Should students be left to their own devices?

Rich Campagna, CMO of Bitglass, on tackling the security and privacy headaches inherent in operating a bring your own device strategy

In recent years, bring your own device (BYOD) has emerged as a go-to strategy for universities seeking improved productivity, collaboration, and flexibility. However, despite these benefits, BYOD can present various challenges to the security and privacy of universities as well as their wider communities.

What’s the issue?

BYOD has undoubtedly facilitated the rise of security threats like shadow IT (hardware or software used within an organisation without the knowledge of the IT department). Because BYOD allows users to work from their personal devices, it is now incredibly simple for students and staff to circumvent IT-sanctioned resources and use their preferred cloud applications. This results in a loss of visibility and control for IT teams – they are left in the dark as to where sensitive data is stored and, consequently, who is viewing it. Under impending moves such as General Data Protection Regulation (GDPR), shadow IT can lead to large fines as well as devastating reputational damage.

In addition to the above security concerns, privacy is a significant issue under BYOD. Recently, stories about Facebook and Cambridge Analytics misusing user data have dominated news headlines, suggesting that the importance of ensuring user privacy will continue to grow. Unfortunately, this leaves IT teams in a problematic situation. While they need to respect the privacy of individual users, they must also protect their organisations’ data – whether it rests on a corporate server or on a student’s mobile phone.

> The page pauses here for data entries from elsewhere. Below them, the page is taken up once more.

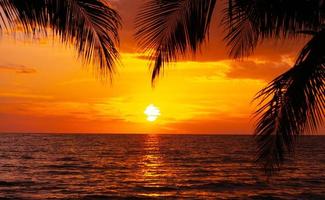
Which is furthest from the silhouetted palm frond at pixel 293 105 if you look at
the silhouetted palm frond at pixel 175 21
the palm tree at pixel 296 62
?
the silhouetted palm frond at pixel 175 21

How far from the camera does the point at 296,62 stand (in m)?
5.95

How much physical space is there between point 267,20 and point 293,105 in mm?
1176

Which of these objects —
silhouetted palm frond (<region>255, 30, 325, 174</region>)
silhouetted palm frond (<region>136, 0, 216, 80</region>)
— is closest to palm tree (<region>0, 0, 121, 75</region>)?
silhouetted palm frond (<region>136, 0, 216, 80</region>)

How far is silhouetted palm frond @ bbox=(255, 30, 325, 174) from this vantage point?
5.68 metres

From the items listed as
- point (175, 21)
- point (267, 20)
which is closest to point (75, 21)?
point (175, 21)

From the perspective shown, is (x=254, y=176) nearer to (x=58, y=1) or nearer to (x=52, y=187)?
(x=52, y=187)

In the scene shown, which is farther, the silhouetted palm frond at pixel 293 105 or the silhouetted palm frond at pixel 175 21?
the silhouetted palm frond at pixel 293 105

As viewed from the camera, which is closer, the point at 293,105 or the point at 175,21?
the point at 175,21

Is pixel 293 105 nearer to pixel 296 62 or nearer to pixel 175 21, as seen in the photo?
pixel 296 62

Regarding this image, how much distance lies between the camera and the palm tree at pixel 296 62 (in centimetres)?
505

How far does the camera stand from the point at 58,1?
486cm

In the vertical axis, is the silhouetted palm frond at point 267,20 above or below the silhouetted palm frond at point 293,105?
above

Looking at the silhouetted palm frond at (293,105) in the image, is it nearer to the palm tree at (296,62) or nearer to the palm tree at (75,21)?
the palm tree at (296,62)

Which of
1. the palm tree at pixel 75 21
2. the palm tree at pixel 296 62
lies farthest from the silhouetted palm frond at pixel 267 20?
the palm tree at pixel 75 21
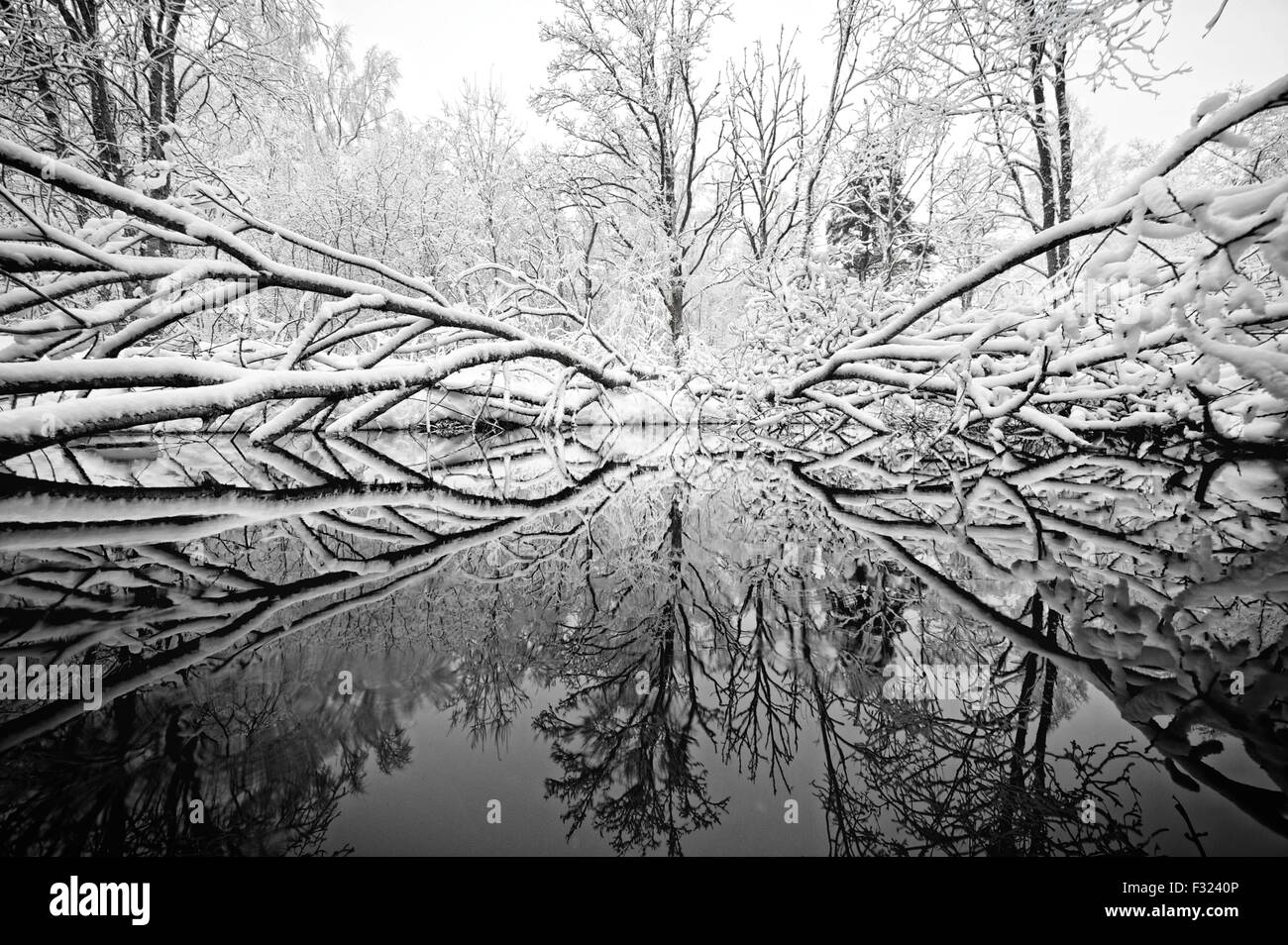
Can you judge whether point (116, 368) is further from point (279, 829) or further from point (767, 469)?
point (767, 469)

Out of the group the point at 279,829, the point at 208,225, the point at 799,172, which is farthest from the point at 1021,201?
the point at 279,829

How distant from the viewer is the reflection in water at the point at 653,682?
0.56 m

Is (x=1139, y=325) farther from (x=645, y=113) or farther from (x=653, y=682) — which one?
(x=645, y=113)

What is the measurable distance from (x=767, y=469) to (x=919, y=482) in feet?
2.93


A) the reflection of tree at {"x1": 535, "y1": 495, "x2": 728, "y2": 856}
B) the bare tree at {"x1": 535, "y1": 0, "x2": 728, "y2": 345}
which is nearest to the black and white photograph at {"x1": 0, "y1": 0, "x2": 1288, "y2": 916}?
the reflection of tree at {"x1": 535, "y1": 495, "x2": 728, "y2": 856}

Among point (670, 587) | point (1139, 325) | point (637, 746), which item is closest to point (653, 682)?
point (637, 746)

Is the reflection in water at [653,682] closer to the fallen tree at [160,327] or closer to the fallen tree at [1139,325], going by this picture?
the fallen tree at [160,327]

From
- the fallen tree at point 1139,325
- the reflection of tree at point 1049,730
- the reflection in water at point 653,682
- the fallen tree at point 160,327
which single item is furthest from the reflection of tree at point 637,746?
the fallen tree at point 160,327

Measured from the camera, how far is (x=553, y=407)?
16.8ft

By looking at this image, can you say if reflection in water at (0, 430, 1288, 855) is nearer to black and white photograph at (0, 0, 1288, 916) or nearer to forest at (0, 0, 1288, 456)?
black and white photograph at (0, 0, 1288, 916)

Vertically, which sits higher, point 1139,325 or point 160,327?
point 160,327

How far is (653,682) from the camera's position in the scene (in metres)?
0.84

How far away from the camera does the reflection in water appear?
557 mm
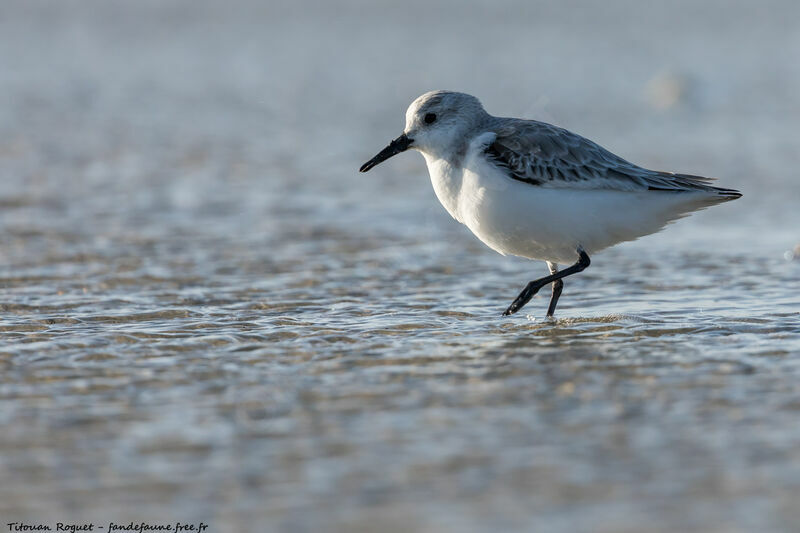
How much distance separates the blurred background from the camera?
3.80 meters

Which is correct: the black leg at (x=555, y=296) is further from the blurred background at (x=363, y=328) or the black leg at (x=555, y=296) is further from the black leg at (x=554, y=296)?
the blurred background at (x=363, y=328)

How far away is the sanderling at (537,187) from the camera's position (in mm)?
6277

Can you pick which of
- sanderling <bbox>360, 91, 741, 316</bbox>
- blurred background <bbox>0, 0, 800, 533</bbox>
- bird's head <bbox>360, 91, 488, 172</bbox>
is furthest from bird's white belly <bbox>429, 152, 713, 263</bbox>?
blurred background <bbox>0, 0, 800, 533</bbox>

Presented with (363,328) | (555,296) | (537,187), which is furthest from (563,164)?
(363,328)

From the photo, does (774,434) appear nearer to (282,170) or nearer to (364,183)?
(364,183)

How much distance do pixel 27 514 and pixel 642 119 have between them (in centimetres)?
1191

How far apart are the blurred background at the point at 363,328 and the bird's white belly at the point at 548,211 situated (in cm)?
48

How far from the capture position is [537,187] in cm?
632

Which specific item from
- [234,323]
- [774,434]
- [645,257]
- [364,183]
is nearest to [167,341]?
[234,323]

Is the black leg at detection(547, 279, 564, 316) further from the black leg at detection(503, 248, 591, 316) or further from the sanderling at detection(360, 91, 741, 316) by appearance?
the black leg at detection(503, 248, 591, 316)

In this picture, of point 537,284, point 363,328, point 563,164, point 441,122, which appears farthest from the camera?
point 441,122

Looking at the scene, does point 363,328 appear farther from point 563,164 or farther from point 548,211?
point 563,164

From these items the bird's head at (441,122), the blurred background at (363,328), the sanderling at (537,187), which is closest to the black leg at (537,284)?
the sanderling at (537,187)

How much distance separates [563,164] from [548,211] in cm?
33
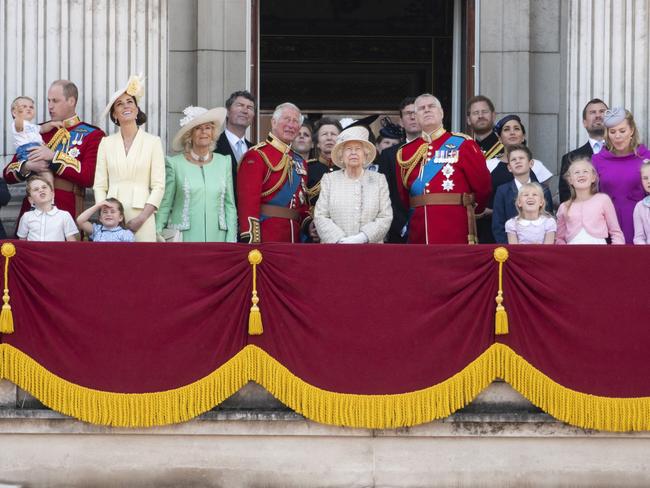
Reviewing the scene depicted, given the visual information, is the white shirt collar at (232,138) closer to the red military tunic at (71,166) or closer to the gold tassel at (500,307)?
the red military tunic at (71,166)

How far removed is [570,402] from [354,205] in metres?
2.04

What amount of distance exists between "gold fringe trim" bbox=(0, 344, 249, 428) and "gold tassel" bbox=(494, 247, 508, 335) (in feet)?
5.30

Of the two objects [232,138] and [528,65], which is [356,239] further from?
[528,65]

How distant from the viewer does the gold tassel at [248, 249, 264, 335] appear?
366 inches

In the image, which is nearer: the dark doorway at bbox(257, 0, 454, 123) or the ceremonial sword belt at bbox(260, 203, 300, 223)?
the ceremonial sword belt at bbox(260, 203, 300, 223)

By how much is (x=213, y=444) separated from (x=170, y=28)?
4.29 m

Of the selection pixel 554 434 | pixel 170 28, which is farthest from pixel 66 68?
pixel 554 434

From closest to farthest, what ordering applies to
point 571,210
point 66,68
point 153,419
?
point 153,419 < point 571,210 < point 66,68

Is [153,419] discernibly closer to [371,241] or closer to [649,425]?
[371,241]

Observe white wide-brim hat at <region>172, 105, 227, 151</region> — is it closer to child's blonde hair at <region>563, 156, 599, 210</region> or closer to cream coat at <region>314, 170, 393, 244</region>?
cream coat at <region>314, 170, 393, 244</region>

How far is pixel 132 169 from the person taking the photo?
10.2 m

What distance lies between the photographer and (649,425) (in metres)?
9.29

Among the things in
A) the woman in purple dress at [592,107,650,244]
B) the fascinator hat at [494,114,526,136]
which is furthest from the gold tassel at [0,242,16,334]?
the woman in purple dress at [592,107,650,244]

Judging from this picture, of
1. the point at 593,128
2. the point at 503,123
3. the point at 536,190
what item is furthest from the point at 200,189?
the point at 593,128
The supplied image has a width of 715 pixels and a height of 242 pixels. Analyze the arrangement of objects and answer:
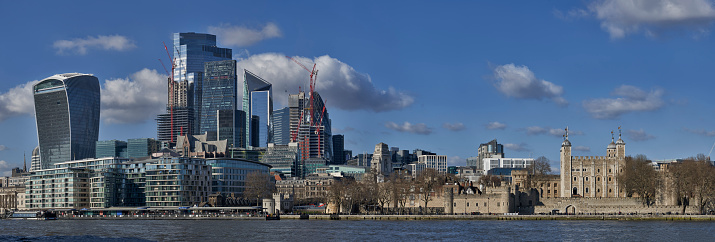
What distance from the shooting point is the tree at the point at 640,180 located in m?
160

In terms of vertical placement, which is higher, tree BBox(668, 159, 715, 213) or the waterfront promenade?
tree BBox(668, 159, 715, 213)

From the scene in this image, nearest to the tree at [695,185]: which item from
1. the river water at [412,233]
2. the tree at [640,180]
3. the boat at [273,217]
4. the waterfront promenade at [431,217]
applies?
the tree at [640,180]

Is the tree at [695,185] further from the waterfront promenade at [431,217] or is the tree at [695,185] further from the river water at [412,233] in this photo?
the river water at [412,233]

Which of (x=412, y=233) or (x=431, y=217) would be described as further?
(x=431, y=217)

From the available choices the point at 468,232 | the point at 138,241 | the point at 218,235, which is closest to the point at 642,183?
the point at 468,232

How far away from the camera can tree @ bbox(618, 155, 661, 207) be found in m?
160

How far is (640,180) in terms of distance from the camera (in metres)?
164

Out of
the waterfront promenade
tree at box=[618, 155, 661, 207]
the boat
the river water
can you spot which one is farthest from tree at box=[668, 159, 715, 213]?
the boat

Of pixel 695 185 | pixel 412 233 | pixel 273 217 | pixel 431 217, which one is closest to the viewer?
pixel 412 233

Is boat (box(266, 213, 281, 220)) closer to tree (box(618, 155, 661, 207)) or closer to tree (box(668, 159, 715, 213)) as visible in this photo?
tree (box(618, 155, 661, 207))

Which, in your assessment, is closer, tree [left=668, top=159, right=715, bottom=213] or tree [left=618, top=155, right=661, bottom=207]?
tree [left=668, top=159, right=715, bottom=213]

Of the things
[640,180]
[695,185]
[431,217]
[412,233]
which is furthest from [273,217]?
[695,185]

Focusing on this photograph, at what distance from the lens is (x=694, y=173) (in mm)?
151375

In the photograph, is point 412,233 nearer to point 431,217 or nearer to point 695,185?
point 431,217
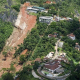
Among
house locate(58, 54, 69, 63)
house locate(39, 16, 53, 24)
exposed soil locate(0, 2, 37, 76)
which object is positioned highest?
house locate(39, 16, 53, 24)

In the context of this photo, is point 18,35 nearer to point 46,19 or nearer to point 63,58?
point 46,19

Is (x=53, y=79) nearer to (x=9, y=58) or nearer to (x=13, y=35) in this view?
(x=9, y=58)

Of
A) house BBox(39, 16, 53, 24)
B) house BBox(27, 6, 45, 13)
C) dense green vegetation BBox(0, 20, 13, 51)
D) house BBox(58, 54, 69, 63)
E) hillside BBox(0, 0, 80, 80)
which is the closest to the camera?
hillside BBox(0, 0, 80, 80)

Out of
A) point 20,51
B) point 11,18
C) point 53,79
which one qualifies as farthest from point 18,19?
point 53,79

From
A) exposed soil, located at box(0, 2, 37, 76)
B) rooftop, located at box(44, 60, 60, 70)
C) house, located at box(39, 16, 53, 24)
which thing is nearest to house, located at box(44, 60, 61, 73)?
rooftop, located at box(44, 60, 60, 70)

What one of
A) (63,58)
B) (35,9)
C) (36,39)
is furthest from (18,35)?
(63,58)

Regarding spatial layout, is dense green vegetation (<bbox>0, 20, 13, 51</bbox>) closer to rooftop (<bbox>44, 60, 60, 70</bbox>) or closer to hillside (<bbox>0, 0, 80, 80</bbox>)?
hillside (<bbox>0, 0, 80, 80</bbox>)

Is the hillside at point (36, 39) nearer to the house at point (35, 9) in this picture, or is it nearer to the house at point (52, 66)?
the house at point (52, 66)

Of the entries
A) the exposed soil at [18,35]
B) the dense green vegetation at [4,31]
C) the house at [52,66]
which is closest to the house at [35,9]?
the exposed soil at [18,35]
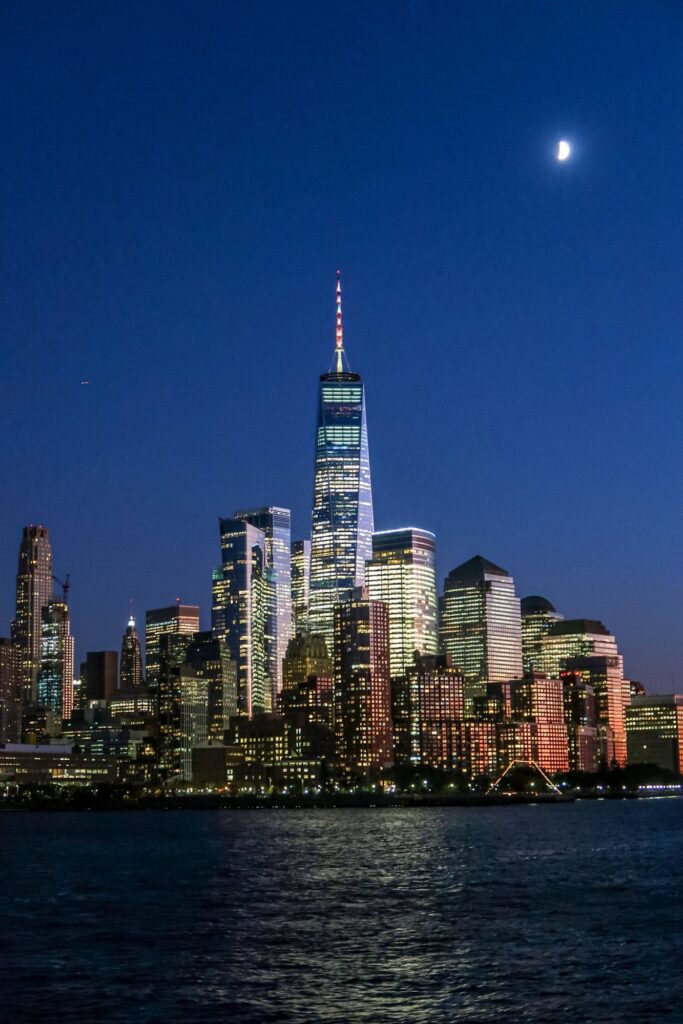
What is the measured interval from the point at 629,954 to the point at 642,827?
11194 cm

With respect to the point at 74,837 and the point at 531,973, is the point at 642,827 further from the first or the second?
the point at 531,973

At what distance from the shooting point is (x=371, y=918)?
62.8m

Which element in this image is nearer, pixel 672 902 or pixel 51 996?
pixel 51 996

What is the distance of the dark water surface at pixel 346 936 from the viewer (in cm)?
4131

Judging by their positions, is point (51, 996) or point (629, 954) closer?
point (51, 996)

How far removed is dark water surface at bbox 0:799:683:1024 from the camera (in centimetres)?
4131

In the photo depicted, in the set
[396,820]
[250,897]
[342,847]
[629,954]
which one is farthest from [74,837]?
[629,954]

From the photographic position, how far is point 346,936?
2206 inches

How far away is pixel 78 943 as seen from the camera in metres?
54.7

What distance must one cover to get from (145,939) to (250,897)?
740 inches

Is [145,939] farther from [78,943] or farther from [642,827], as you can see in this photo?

“Because BYOD allows users to work from their personal devices, it is now incredibly simple for students and staff to circumvent IT-sanctioned resources.”

What’s the solution?

One potential way to address these BYOD problems is to rely on mobile device management (MDM). MDM solutions require software to be installed on every mobile device accessing an organisation’s data. In this way, the IT department can control said devices and protect sensitive information. While this can address BYOD security problems, it also grants IT visibility into personal information on personal devices, creating privacy concerns. A recent Bitglass study on the use of agent-based mobile security found that only 44% of employees are willing to allow MDM to be installed on their personal devices. The report also found that the majority of workers choose not to enrol in their employers’ BYOD programs because of privacy concerns. These user acceptance problems leademployees to work around IT departments, rendering MDM self-defeating.

In light of these difficulties, some organisations simply turn a blind eye to BYOD. Unmanaged BYOD, as it is called, can seem attractive to IT teams who would rather avoid employee backlash over invasive MDM solutions. However, given the threat of data leakage via unmanaged devices, this route is unacceptable for any responsible organisation.

Rather than pursue the above strategies, organisations should secure users’ personal devices with data-centric, or agentless, solutions. Unlike MDM, these solutions do not require software installations on devices and, consequently, leave private data untouched. Because they emphasise protecting data instead of controlling devices or applications, they can meet the security requirements of IT teams and assuage users’ privacy concerns.

While it can be a headache for IT teams, BYOD is now an integral part of the modern business world. It can no longer be ignored or half-heartedly addressed through insufficient tools like MDM. Fortunately for IT teams tasked with balancing data security and user privacy, agentless solutions are the perfect remedy to their BYOD headaches.